SET EXERCISE:
Swap every "camera" in the records below for "lens", and keep everything else the same.

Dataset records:
▼

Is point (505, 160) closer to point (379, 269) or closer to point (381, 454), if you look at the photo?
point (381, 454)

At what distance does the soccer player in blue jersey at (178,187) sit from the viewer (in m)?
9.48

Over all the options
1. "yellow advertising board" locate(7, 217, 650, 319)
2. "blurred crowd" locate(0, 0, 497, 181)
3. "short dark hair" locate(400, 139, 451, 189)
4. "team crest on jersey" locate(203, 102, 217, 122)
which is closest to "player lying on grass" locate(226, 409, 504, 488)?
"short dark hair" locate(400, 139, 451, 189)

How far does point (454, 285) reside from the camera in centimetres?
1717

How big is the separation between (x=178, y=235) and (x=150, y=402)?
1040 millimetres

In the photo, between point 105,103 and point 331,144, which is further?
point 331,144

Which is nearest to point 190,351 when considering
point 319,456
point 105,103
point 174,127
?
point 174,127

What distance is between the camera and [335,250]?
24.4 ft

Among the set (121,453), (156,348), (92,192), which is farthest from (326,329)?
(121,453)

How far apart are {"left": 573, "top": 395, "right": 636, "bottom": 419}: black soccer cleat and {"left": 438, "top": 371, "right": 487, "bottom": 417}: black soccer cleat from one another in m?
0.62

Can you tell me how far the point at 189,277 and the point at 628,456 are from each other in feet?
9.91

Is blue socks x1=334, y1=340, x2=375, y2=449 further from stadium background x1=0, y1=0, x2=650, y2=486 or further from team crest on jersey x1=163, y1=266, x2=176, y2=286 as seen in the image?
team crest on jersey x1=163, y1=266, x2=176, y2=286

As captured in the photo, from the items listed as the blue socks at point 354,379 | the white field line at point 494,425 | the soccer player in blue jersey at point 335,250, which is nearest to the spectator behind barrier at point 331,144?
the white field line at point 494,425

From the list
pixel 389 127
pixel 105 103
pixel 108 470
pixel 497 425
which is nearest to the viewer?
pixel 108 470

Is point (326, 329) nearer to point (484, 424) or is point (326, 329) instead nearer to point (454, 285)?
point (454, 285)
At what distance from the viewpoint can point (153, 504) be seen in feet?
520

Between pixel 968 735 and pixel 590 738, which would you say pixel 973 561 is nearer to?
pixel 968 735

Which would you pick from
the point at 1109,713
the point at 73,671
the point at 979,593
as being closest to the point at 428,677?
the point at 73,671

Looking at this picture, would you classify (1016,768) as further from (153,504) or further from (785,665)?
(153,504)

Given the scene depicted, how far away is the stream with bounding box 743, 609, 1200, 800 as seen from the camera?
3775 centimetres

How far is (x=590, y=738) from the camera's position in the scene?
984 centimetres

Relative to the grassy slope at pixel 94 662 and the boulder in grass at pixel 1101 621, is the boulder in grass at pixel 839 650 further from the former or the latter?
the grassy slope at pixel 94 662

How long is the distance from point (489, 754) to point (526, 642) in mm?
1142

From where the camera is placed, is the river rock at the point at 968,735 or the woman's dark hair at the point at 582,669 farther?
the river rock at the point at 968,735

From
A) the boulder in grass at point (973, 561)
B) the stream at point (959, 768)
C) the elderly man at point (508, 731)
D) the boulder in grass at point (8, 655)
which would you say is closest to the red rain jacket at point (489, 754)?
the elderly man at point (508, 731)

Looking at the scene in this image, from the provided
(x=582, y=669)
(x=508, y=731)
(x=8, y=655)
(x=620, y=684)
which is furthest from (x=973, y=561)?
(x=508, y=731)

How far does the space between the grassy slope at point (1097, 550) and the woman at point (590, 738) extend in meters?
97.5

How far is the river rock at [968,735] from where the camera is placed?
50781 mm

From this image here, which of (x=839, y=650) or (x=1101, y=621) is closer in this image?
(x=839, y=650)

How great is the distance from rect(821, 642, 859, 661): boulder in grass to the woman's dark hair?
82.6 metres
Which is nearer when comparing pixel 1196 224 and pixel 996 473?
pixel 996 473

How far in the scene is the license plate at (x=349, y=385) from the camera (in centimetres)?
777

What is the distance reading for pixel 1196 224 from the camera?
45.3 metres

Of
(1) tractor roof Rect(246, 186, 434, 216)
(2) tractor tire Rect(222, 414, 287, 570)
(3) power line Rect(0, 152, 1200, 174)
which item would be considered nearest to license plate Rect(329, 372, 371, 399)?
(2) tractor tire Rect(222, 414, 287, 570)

▲

CORRECT ANSWER:
Is point (505, 160) closer to point (379, 269) or closer to point (381, 454), if you look at the photo?
point (381, 454)

At what distance does the soccer player in blue jersey at (178,187) sit from the viewer (in m)?
9.48

Over all the options
1. "yellow advertising board" locate(7, 217, 650, 319)
2. "blurred crowd" locate(0, 0, 497, 181)
3. "short dark hair" locate(400, 139, 451, 189)
4. "team crest on jersey" locate(203, 102, 217, 122)
which is closest to "player lying on grass" locate(226, 409, 504, 488)?
"short dark hair" locate(400, 139, 451, 189)

How far does point (454, 285) reside from the lens in centimetres?
1717

How big is the separation between (x=178, y=235) and (x=150, y=402)?
1040 millimetres

In the photo, between point 105,103 and point 331,144, which is further?
point 331,144

Which is nearest to point 190,351 when considering
point 319,456
point 105,103
point 174,127
?
point 174,127

What distance is between the lens and [335,250]?
24.4 ft

Among the set (121,453), (156,348), (92,192), which is farthest from (326,329)?
(121,453)

How far apart are {"left": 573, "top": 395, "right": 636, "bottom": 419}: black soccer cleat and {"left": 438, "top": 371, "right": 487, "bottom": 417}: black soccer cleat from one another in m?
0.62

Can you tell me how far the point at 189,277 and the point at 628,456 are from each other in feet?
9.91

Is blue socks x1=334, y1=340, x2=375, y2=449 further from stadium background x1=0, y1=0, x2=650, y2=486 or further from team crest on jersey x1=163, y1=266, x2=176, y2=286 as seen in the image?
team crest on jersey x1=163, y1=266, x2=176, y2=286

As captured in the photo, from the items listed as the blue socks at point 354,379 | the white field line at point 494,425 | the soccer player in blue jersey at point 335,250, which is nearest to the spectator behind barrier at point 331,144?
the white field line at point 494,425

From the list
pixel 389 127
pixel 105 103
pixel 108 470
pixel 497 425
which is nearest to the viewer?
pixel 108 470

Is point (326, 329) nearer to point (484, 424) or is point (326, 329) instead nearer to point (454, 285)?
point (454, 285)
At what distance from the viewpoint can point (153, 504) be seen in feet?
520

Between pixel 968 735 and pixel 590 738, which would you say pixel 973 561 is nearer to?
pixel 968 735

Which would you pick from
the point at 1109,713
the point at 73,671
the point at 979,593
as being closest to the point at 428,677?
the point at 73,671

Looking at this picture, would you classify (1016,768) as further from (153,504) or further from (785,665)?
(153,504)

Given the scene depicted, how far away is the stream with bounding box 743, 609, 1200, 800 as seen from the lens?
3775 centimetres

How far is (x=590, y=738) from the lens's position in the scene?
984 centimetres

Relative to the grassy slope at pixel 94 662 and the boulder in grass at pixel 1101 621, is the boulder in grass at pixel 839 650 further from the former or the latter?
the grassy slope at pixel 94 662

How long is the distance from point (489, 754) to point (526, 642) in mm?
1142

From where the lens is placed, is the river rock at the point at 968,735 or the woman's dark hair at the point at 582,669 farther?
the river rock at the point at 968,735

From
A) the boulder in grass at point (973, 561)
B) the stream at point (959, 768)
C) the elderly man at point (508, 731)
D) the boulder in grass at point (8, 655)
which would you say is closest to the red rain jacket at point (489, 754)?
the elderly man at point (508, 731)

Looking at the scene in this image, from the provided
(x=582, y=669)
(x=508, y=731)
(x=8, y=655)
(x=620, y=684)
which is furthest from (x=973, y=561)?
(x=508, y=731)

How far does the space between the grassy slope at point (1097, 550) and the woman at point (590, 738) extend in meters?
97.5

How far is the river rock at [968,735] from where the lens is placed?
50781 mm

From this image here, which of (x=839, y=650) or (x=1101, y=621) is closer in this image?
(x=839, y=650)

How great is the distance from rect(821, 642, 859, 661): boulder in grass to the woman's dark hair?
82.6 metres
Which is nearer when comparing pixel 1196 224 and pixel 996 473?
pixel 996 473

How far in the scene is the license plate at (x=349, y=385) from the lens (in centimetres)?
777

What is the distance reading for pixel 1196 224 from the lens?
45.3 metres

Of
(1) tractor roof Rect(246, 186, 434, 216)
(2) tractor tire Rect(222, 414, 287, 570)
(3) power line Rect(0, 152, 1200, 174)
which item would be considered nearest to license plate Rect(329, 372, 371, 399)?
(2) tractor tire Rect(222, 414, 287, 570)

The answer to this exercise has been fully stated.